#### Provided entries ####
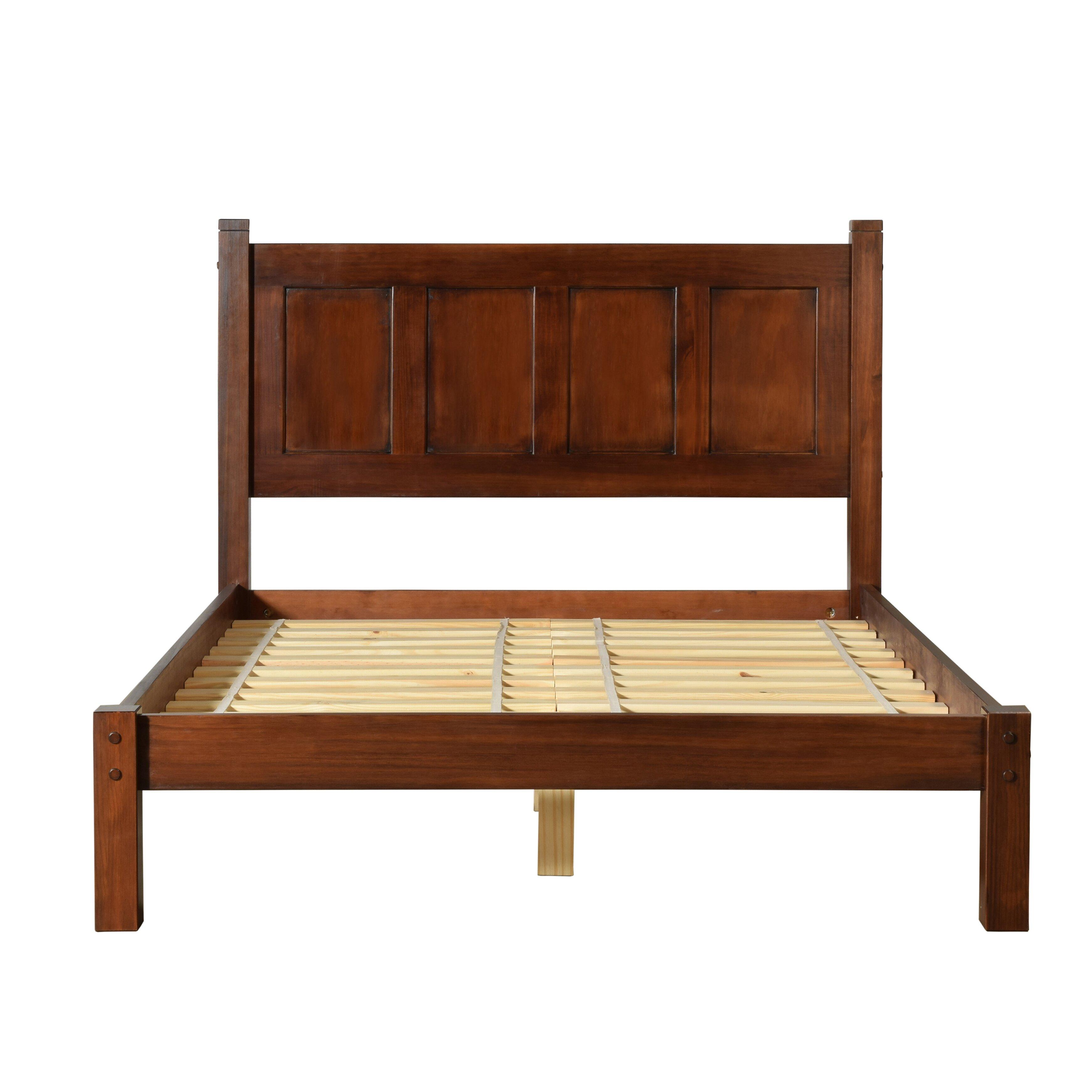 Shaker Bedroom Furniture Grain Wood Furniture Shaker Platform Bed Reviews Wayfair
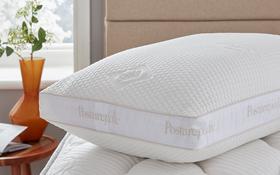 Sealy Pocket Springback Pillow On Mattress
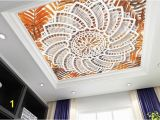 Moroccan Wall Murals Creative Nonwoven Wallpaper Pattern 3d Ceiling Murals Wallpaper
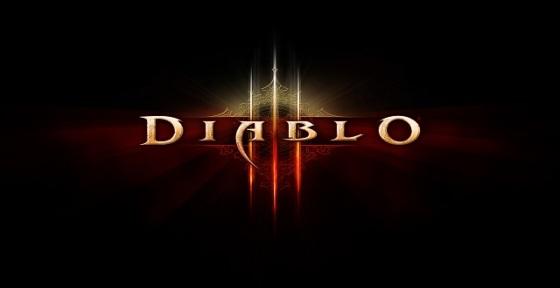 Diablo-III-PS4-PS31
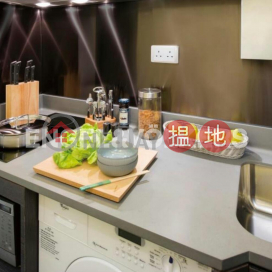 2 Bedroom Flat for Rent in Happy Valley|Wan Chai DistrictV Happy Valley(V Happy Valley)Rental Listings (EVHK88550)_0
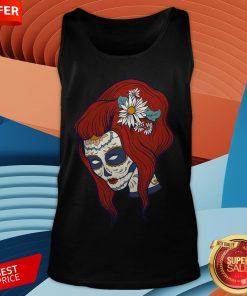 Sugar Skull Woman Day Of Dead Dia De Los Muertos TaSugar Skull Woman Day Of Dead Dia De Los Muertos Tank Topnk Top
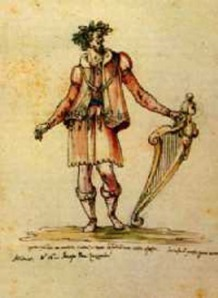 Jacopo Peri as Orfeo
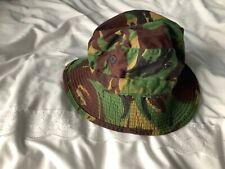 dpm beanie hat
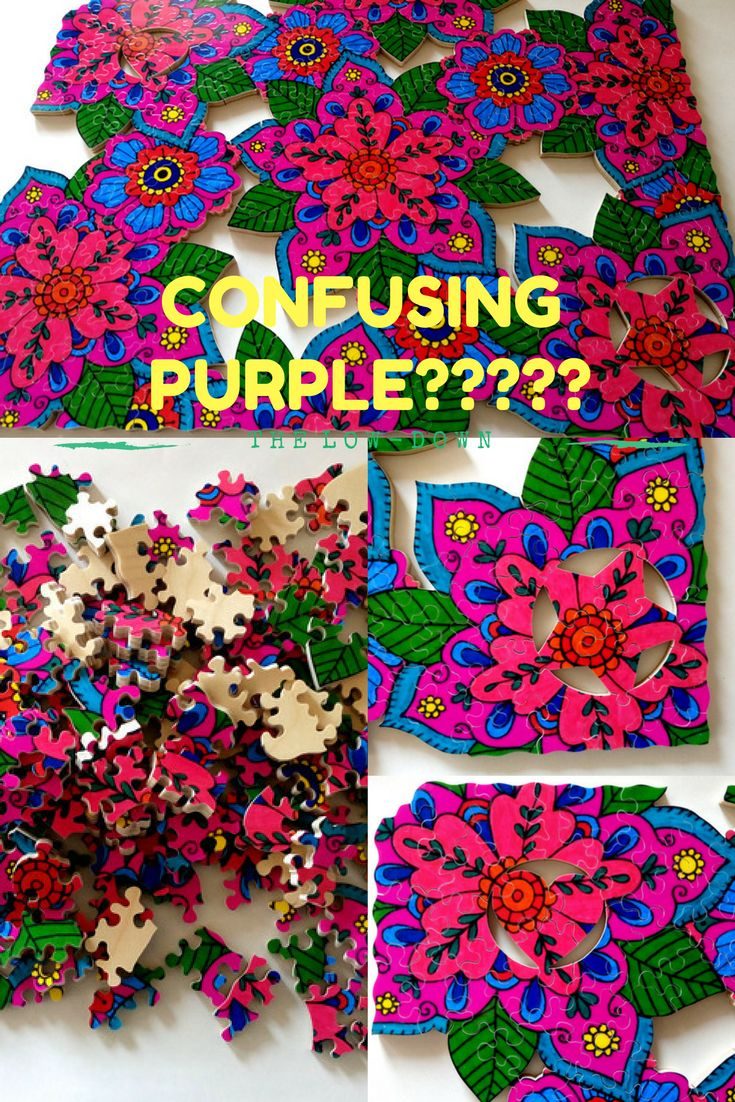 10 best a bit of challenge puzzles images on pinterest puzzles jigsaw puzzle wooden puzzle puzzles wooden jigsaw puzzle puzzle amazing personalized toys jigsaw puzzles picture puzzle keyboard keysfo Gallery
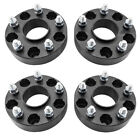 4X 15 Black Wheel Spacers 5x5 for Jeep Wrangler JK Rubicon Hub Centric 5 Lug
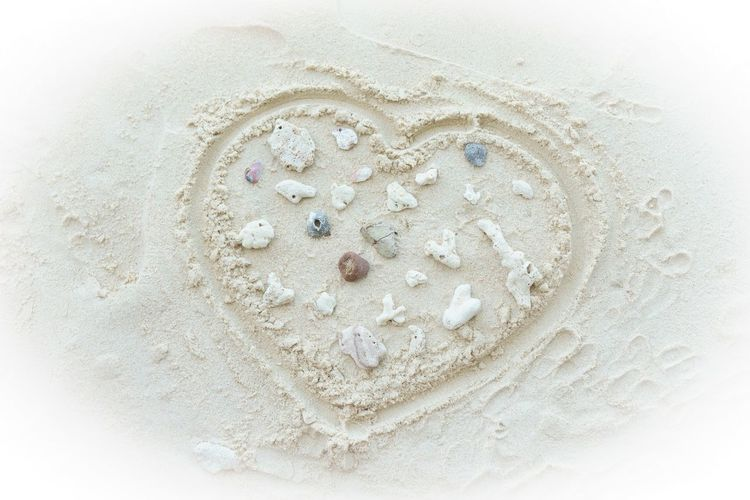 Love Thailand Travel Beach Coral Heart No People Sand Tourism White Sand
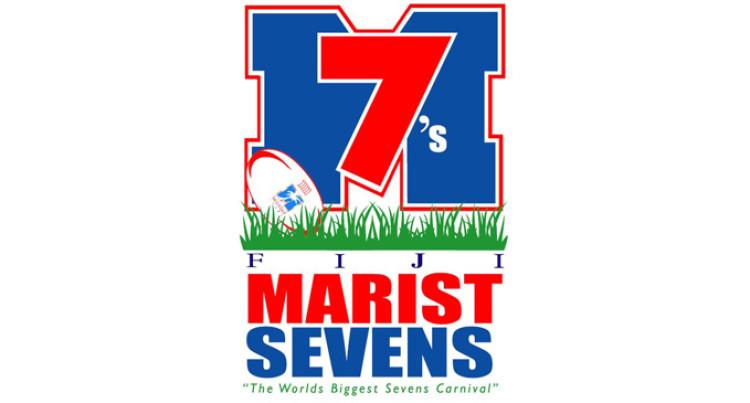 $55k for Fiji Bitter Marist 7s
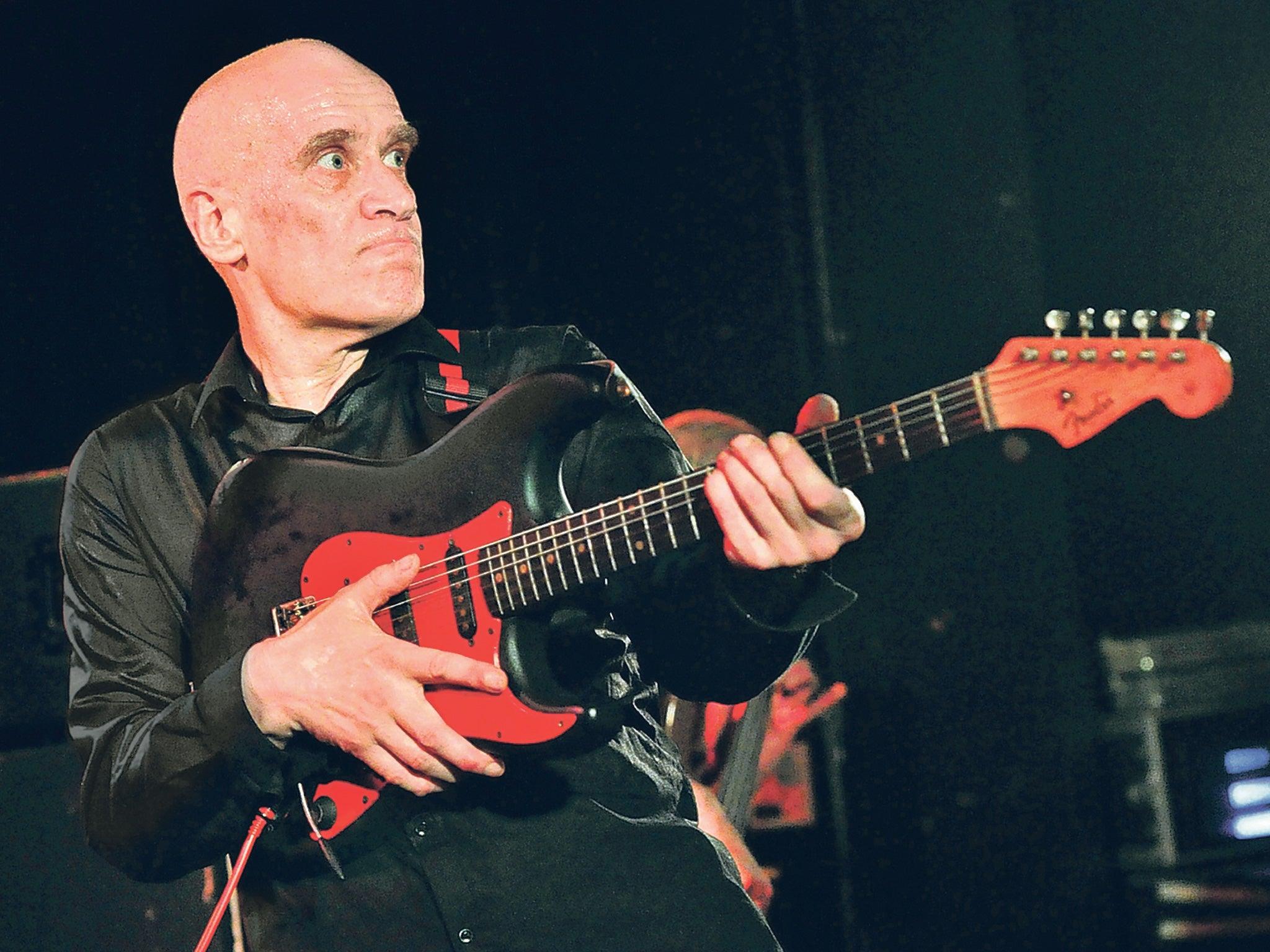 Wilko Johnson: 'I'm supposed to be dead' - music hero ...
####
→ Task statement
What do the entries above read from the line containing "Sealy Pocket Springback Pillow On Mattress" through the line containing "Bitter Marist 7s"? Output those lines exactly, both ends included, with the pictures left out.

→ Solution to the exercise
 Sealy Pocket Springback Pillow On Mattress
 Moroccan Wall Murals Creative Nonwoven Wallpaper Pattern 3d Ceiling Murals Wallpaper
 Diablo-III-PS4-PS31
 2 Bedroom Flat for Rent in Happy Valley|Wan Chai DistrictV Happy Valley(V Happy Valley)Rental Listings (EVHK88550)_0
 Sugar Skull Woman Day Of Dead Dia De Los Muertos TaSugar Skull Woman Day Of Dead Dia De Los Muertos Tank Topnk Top
 Jacopo Peri as Orfeo
 dpm beanie hat
 10 best a bit of challenge puzzles images on pinterest puzzles jigsaw puzzle wooden puzzle puzzles wooden jigsaw puzzle puzzle amazing personalized toys jigsaw puzzles picture puzzle keyboard keysfo Gallery
 4X 15 Black Wheel Spacers 5x5 for Jeep Wrangler JK Rubicon Hub Centric 5 Lug
 Love Thailand Travel Beach Coral Heart No People Sand Tourism White Sand
 $55k for Fiji Bitter Marist 7s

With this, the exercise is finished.